◆ Problems and tasks:
1: In the report below on Wal-Mart and foreign investment in Indian retail, what was Wal-Mart's global revenue in 2010?
2: Extend the report below on Wal-Mart's global track record and FDI in Indian retail, picking up right after its last line.

Sixty Facts from Report Wal-Mart’s Global Track Record and the implications for FDI in Multi-Brand Retail in India A report by UNI Global Union



This paper is submitted by UNI Global Union, a global union representing more than 20 million workers from over 900 trade unions in the services industries.

UNI affiliates include unions, which together represent mil-lions of workers in the retail industry, many of which have relationships with the global retailers who now seek to enter India.

The report is informed by the experiences of many of our affiliates with global retailers, but in particular the United Food and Commercial
Workers International Union (UFCW), a union of 1.3 million members in North America.

UNI has signed global agreements with over 40 multinational companies, which set forth parameters for fair treatment of their employees and their unions.

In India, UNI affiliates include unions in the banking, telecommunications, postal, media, graphical, private security, and retail industries.

The report discusses the potential effects of globalized modern retail, on four groups of stakeholders:
1)    modern retail workers,
2)    small retailers (kiranas and hawkers),
3)    supply chain intermediaries (e.g. wholesalers),
4)    producers

This report examines the track record of Wal-Mart, the largest retailer in the world, with global revenue of $421 billion USD in 2010, 3.5 times
the revenue of the next-largest competitor.
.

Important sixty Facts from Report

1.  
The report says that without adequate safeguards put in place, FDI in multi-brand retail will likely lead to widespread displacement and poor treatment of Indian workers in retail, logistics, agriculture, and manufacturing.

2.  
Walmart has a record of violating laws protecting workers’ rights and aggressive anti-union conduct in the United States and elsewhere.


3.

◆ Listed entries:
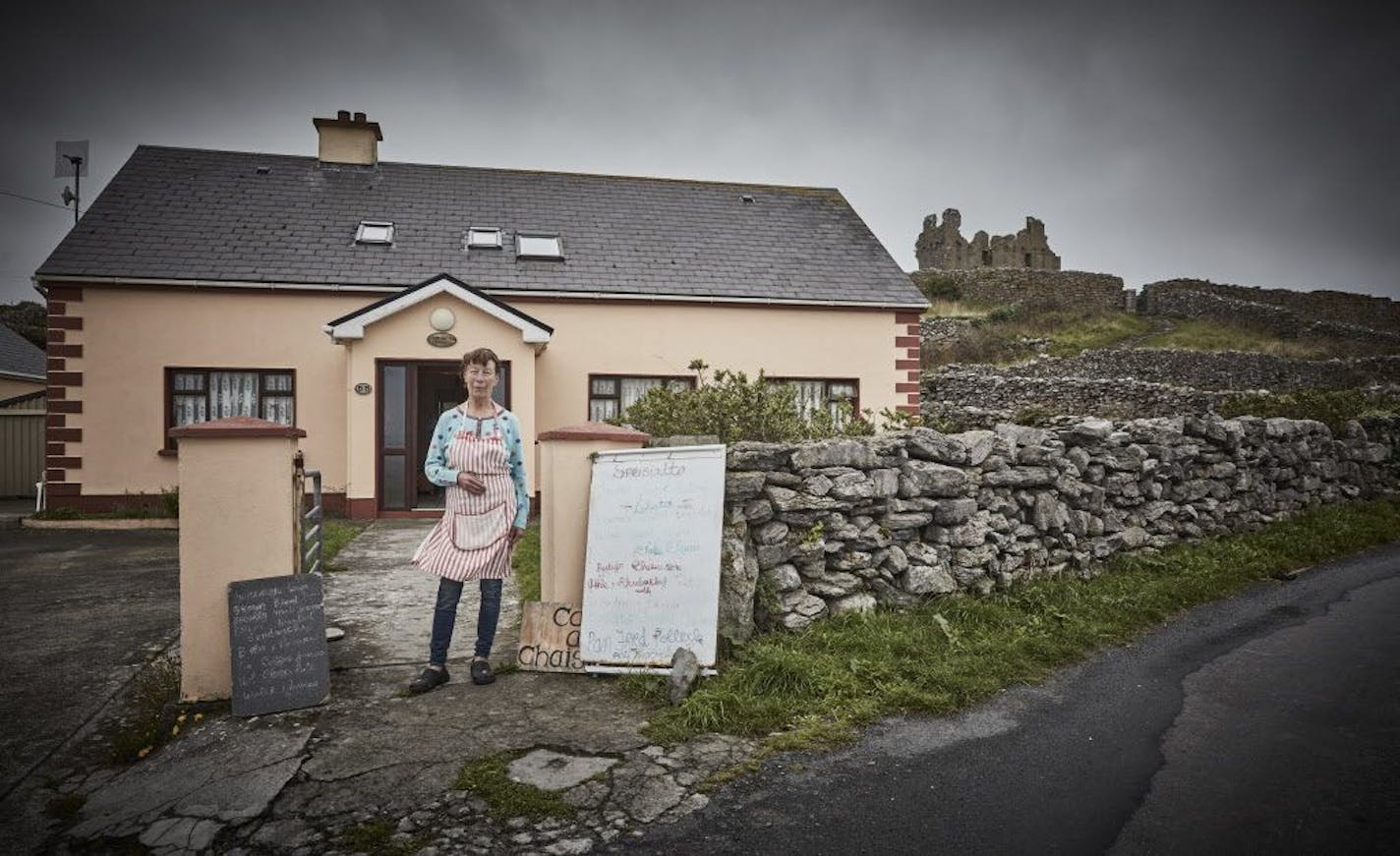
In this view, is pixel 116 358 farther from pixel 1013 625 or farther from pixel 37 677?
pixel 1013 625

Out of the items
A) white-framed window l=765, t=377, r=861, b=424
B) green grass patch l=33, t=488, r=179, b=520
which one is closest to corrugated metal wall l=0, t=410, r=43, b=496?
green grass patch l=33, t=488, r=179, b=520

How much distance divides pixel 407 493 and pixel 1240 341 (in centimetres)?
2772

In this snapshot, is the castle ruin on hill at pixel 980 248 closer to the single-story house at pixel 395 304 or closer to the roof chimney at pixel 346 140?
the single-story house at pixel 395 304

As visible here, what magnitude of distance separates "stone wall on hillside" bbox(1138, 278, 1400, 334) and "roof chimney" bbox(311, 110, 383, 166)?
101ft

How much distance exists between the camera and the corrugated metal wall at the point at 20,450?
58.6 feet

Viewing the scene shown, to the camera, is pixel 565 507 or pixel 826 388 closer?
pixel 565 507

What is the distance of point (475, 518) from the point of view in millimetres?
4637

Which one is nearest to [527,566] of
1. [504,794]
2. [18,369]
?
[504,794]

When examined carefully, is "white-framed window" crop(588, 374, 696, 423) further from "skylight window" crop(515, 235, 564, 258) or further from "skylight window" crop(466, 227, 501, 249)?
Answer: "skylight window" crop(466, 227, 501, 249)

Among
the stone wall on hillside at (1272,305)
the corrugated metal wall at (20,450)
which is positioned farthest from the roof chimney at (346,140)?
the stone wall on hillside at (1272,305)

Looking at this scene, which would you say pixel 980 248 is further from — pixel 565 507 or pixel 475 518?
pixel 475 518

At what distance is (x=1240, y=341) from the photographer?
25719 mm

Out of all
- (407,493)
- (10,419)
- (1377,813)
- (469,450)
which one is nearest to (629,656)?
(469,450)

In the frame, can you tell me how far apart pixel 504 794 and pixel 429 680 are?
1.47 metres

◆ Per-task answers:
1: $421 billion USD

2:
For example, Human Rights Watch in a 2007 report noted that Walmart’s “relentless anti-union drumbeat creates a climate of fear at its US stores.”  And as a result, “Many workers are convinced they will suffer dire consequences if they form a union.”

4.  
In the United States, studies show that Walmart has a negative impact on both retail worker wages and total retail employment.


5.  
University of California researchers found that “Walmart workers earn an estimated 12.4% less than retail workers as a whole.” And other researchers estimated that “Each Walmart worker takes the place of 1.4 retail workers.”

6.    
In a number of countries, the presence of a Walmart store has had a devastating impact on small businesses in the surrounding areas.

7.  
Studies have also found that the expansion of hypermarkets like Walmart has led to the mass closure of small businesses in the United States and other countries.

8.  
Researchers from the United States Census Bureau found that “the entry of and growth of [hypermarkets] has a substantial negative impact on employment growth and survival of single unit and smaller chain stores.”

9.  
Supply chain intermediaries, like wholesalers and other middlemen, are also negatively impacted by Walmart.

10.  
The company’s global reach allows it to source goods directly thereby circumvent existing wholesalers and distributors

11.  
During the recent Competition Tribunal hearings in South Africa regarding Walmart’s acquisition of Massmart, the company cited its ability to “disintermediate” (e.g. eliminate middlemen) as an important way to cut costs.

12.  
Workers in the company’s supply chain do not fare much better.  In the long term, Walmart pushes prices paid to farmers and manufacturers down rather than raising them, and producers unable to accept such concessions simply go out of business.

13.  
The company is so large that it has the power to dictate the terms of suppliers’ contracts, including turnaround time, quality, quantity and price.

14.  
In a review of Walmart’s Mexican operations one clothing manufacturer noted, “Walmart has driven many suppliers out of business.


15.  
Walmart maintains its profit margin… They never re-duce their margin.” Therefore, as regards the supply of products for sale in the Walmart stores, the potential effects of FDI in retail include an increase in imports, price pressure on Indian producers, particularly SMEs, through giant retailer monopsonies, and the depression of pay and conditions for manufacturing workers and farmers. 

16.    
UNI recognizes that the conditions and experiences in each country vary, and acknowledges that India needs to craft its own policies.  Yet we believe that our experiences around the world should inform the formulation of those policies and would therefore suggest that India maintain its ban on FDI in multi-brand retail.

17.  
FDI without strong conditions in place could lead to massive disruption of the Indian economy and society.

18.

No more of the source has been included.